Predicting the overall firewall performance is crucial to network
security engineers and designers in assessing the effectiveness
and resiliency of network firewalls against DDoS (Distributed
Denial of Service) attacks as those commonly launched by today’s
Botnets. In this paper, we present an analytical queueing model
based on the embedded Markov chain to study and analyze the
performance of rule-based firewalls when subjected to normal
traffic flows as well as DoS attack flows targeting different rule
positions. We derive equations for key features and performance
measures of engineering and design significance. These features
and measures include throughput, packet loss, packet delay, and
firewall’s CPU utilization. In addition, we verify and validate
our analytical model using simulation and real experimental
measurements.
INTRODUCTION
NETWORK firewalls act as the first line of defense in
protecting network and server resources from unauthorized
access and malicious attacks. Firewalls are typically
deployed at the edge of the network or at the entry point
of a private network. Incoming and outgoing Internet traffic
is inspected by network firewalls. Based on a set of rules,
firewalls can allow or block incoming or outgoing traffic. To
accomplish this, network firewalls have a rule-based engine
that interrogates incoming packets sequentially rule by rule
until a match is found. In particular, commercial firewalls
such as the popular Cisco PIX in addition to PC-based opensource
network firewalls such as Linux Netfilter and FreeBSD
ipfw have a huge rulebase or ACL (Access Control List)
comprising a list of rules, where each rule represents a set
of conditions [1]–[5]. If an incoming packet matches all
conditions of a particular rule, then a certain action is taken,
e.g., to pass or drop the packet. A packet can match the
conditions of more than one rule. In such a case, the first rule
will have priority and its action will be applied to the packet.
Accordingly, the firewall checks the rules sequentially, one by
one, until a rule is matched.
RELATED WORK
The literature comprises little or no work on modeling
and performance analysis of network firewalls, particularly
under DoS attacks. The majority of research work that exists
in the literature is geared towards improving the overall
firewall performance by proposing techniques to optimize and
detect misconfiguration in firewall security policies as reported
in [9]–[19]. In [20], two optimization approaches on using
Ternary Content Addressable Memories (TCAM) chip have
been presented. TCAM chip is a hardware chip dedicated for
fast packet classification. Acharya, et al. in [7] developed a
simulation framework to study and analyze firewall operations
in order to improve its performance against dynamically
changing network traffic characteristics. In [21] and [22], an
experimental evaluation of firewall performance is presented
using firewall analysis tools. Some work has also been done
on the analysis of firewalls vulnerability to traffic-specific
attacks, such as IP spoofing attacks [23]. In [24], performance
metrics for vulnerabilities resulting from firewall operations
are presented and analyzed. In [25], a traceroute technique
was used to determine whether or not a particular packet can
pass from an outside remote host to a destination host behind
a firewall.
ANALYTICAL MODEL
In this section, we present a finite queueing model to
represent the behavior and study the performance of a rulebased
network firewall. Typically, and as shown in Figure 1,
incoming packets carrying requests arrive at the firewall and
get queued for processing in multiple stages. The first stage
involves performing data-link and network layer functionalities,
and subsequently the firewall rulebase search engine is
activated to process incoming packets. Specifically, in Linux
and FreeBSD [37]–[39], incoming packets are received by
the Rx NIC (Receiving Network Interface Card) and copied
using DMA (Direct Memory Access) into the Rx DMA Ring.

[THE REQUEST] Please reproduce the firewall passage above word for word, from "INTRODUCTION" to "(Access Control List)".

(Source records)
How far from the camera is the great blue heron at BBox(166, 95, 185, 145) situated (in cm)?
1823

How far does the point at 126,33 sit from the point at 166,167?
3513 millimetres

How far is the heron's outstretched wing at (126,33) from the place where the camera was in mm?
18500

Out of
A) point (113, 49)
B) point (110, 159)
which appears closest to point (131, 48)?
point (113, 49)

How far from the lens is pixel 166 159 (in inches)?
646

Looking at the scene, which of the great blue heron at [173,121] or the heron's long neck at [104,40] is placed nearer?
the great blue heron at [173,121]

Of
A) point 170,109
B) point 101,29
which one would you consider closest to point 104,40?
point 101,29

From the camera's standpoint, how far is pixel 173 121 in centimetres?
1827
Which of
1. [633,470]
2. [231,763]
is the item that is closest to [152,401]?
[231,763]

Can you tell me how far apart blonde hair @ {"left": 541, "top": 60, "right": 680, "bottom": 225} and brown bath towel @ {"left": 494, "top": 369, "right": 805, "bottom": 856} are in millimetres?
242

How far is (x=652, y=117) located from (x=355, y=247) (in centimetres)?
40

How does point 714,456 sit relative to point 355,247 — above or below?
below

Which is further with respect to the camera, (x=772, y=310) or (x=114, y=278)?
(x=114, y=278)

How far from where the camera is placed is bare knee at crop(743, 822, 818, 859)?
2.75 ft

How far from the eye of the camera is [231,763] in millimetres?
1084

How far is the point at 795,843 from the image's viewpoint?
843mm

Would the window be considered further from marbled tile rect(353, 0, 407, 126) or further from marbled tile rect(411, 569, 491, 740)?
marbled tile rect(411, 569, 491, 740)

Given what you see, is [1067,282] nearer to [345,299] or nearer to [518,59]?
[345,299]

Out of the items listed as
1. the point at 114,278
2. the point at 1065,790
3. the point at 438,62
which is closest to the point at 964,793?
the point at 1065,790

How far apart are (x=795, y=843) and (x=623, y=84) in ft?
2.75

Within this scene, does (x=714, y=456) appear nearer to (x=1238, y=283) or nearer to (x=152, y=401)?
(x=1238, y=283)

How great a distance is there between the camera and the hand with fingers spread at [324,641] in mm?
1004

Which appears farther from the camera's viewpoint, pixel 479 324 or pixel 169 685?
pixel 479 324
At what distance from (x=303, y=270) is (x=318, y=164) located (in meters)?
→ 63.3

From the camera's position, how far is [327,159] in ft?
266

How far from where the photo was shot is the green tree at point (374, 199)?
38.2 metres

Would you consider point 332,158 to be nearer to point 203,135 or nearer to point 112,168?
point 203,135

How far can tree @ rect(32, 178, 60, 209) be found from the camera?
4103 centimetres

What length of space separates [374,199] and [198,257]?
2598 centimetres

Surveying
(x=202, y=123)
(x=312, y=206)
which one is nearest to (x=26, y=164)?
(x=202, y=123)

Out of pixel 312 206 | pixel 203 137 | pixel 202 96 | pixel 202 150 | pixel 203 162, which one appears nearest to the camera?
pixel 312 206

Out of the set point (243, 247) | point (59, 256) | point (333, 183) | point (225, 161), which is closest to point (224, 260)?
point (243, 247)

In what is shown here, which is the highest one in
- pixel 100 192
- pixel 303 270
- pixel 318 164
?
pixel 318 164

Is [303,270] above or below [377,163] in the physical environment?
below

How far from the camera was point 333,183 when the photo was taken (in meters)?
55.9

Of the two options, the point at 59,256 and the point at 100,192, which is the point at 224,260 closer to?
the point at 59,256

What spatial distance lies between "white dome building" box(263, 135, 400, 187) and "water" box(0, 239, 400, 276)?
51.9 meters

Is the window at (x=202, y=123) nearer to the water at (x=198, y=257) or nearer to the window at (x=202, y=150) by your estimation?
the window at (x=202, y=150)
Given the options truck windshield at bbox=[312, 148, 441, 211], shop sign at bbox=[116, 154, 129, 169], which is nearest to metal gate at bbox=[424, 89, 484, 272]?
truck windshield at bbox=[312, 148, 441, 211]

[RESPONSE]
INTRODUCTION
NETWORK firewalls act as the first line of defense in
protecting network and server resources from unauthorized
access and malicious attacks. Firewalls are typically
deployed at the edge of the network or at the entry point
of a private network. Incoming and outgoing Internet traffic
is inspected by network firewalls. Based on a set of rules,
firewalls can allow or block incoming or outgoing traffic. To
accomplish this, network firewalls have a rule-based engine
that interrogates incoming packets sequentially rule by rule
until a match is found. In particular, commercial firewalls
such as the popular Cisco PIX in addition to PC-based opensource
network firewalls such as Linux Netfilter and FreeBSD
ipfw have a huge rulebase or ACL (Access Control List)